A comparação revela trajetórias distintas: Buenos Aires, com uma tradição política mais consolidada, permitiu que cooperativas de grande escala conquistassem o “salário social”, um reconhecimento formal de seu trabalho. No Brasil, a dinâmica ainda é marcada pela “viração” – o improviso cotidiano e a busca pela sobrevivência – e pela fragmentação em pequenas experiências de economia solidária, dificultando a organização e a reivindicação por direitos.
Envelhecer nas Cidades: Desafios Climáticos e a Luta pela Autonomia
A obra se encerra com o conceito de “Envelhecer no Território”, que adapta teorias produzidas nos países do Norte Global para a realidade desigual da América Latina. A proposta defende a implementação de políticas urbanas que garantam aos idosos a permanência autônoma em suas comunidades, preservando vínculos afetivos e identidade, em vez de serem deslocados ou isolados. No entanto, essa permanência é cada vez mais ameaçada pela crise climática.

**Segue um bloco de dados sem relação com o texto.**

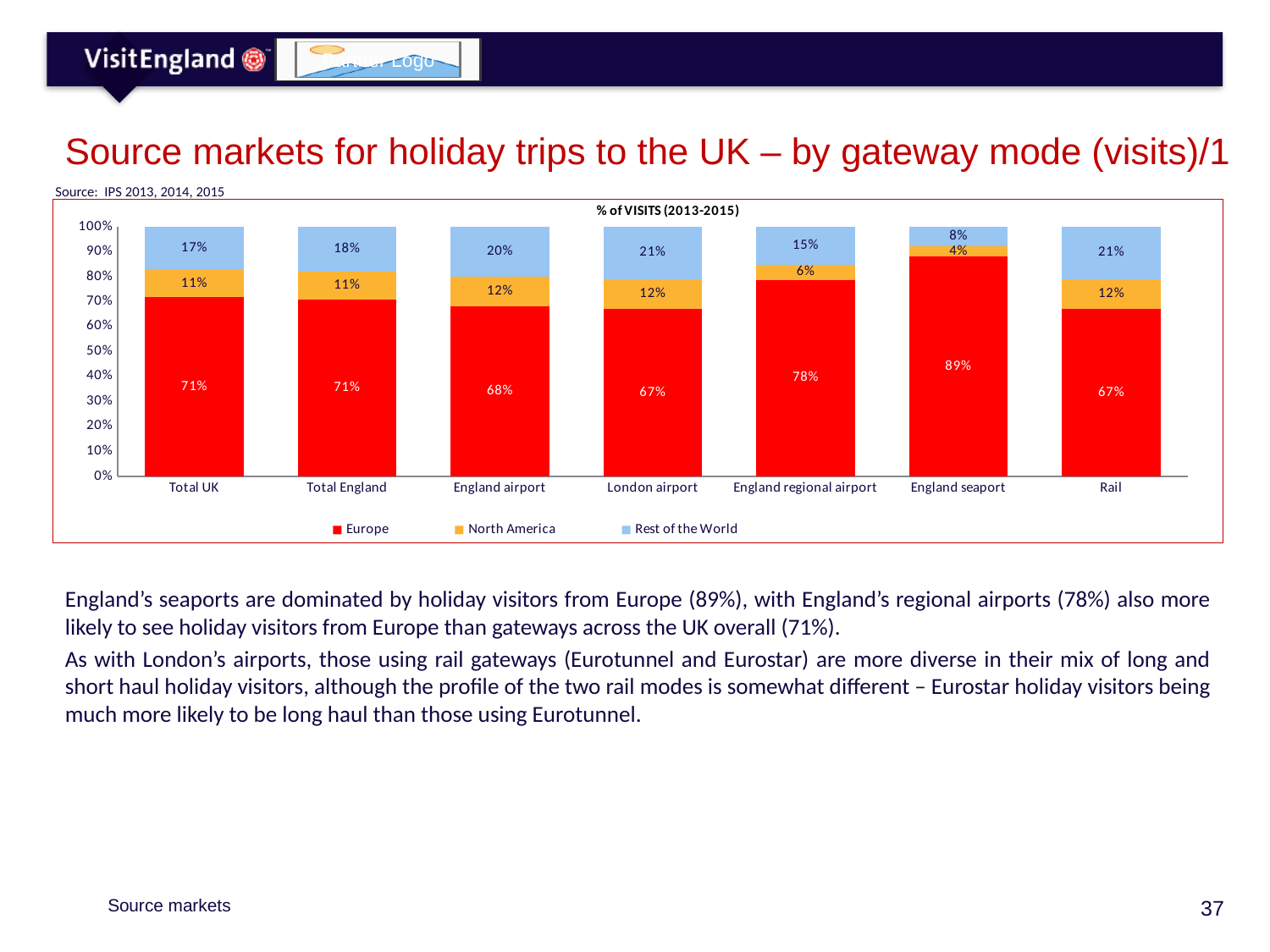
Which colour represents North America in the chart? Orange Which gateway has the lowest North America share? England seaport What percentage of visits to England seaports come from Europe? 89% What is the Rest of the World share for London airport? 21% Is the Rest of the World share larger for Rail or for England regional airport? Rail Which gateway has the highest Europe share? England seaport What kind of chart is shown? Stacked bar chart What is the difference between the Europe share for England seaport and for Total UK? 18 percentage points What is the title of the chart? % of VISITS (2013-2015) What is the North America share for England regional airport? 6% How many series does the legend list? 3 How many gateway categories are shown on the x axis? 7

Populações idosas em periferias densamente povoadas e com infraestrutura precária são as mais vulneráveis a ondas de calor e enchentes, enfrentando riscos significativos à saúde e segurança. Para Fantin, a solução reside em medidas simples e eficazes: “Uma cidade bem arborizada pode reduzir a temperatura em até 3 graus. A árvore é a tecnologia mais antiga e a mais funcional.”
Ao evidenciar que o local de moradia é um fator determinante para as oportunidades de trabalho e a qualidade de vida, o livro “Territórios e Trabalho no Cone Sul” oferece um panorama crítico e propositivo para as grandes cidades da região. Para o professor Fantin, a obra reafirma o valor da internacionalização acadêmica dentro da própria América Latina. “Olhar para a América Latina é muito mais interessante para buscar, dentro das cooperações acadêmicas, soluções para os problemas comuns”, conclui, destacando o potencial da pesquisa regional para o desenvolvimento de políticas públicas eficazes e mais justas para todos.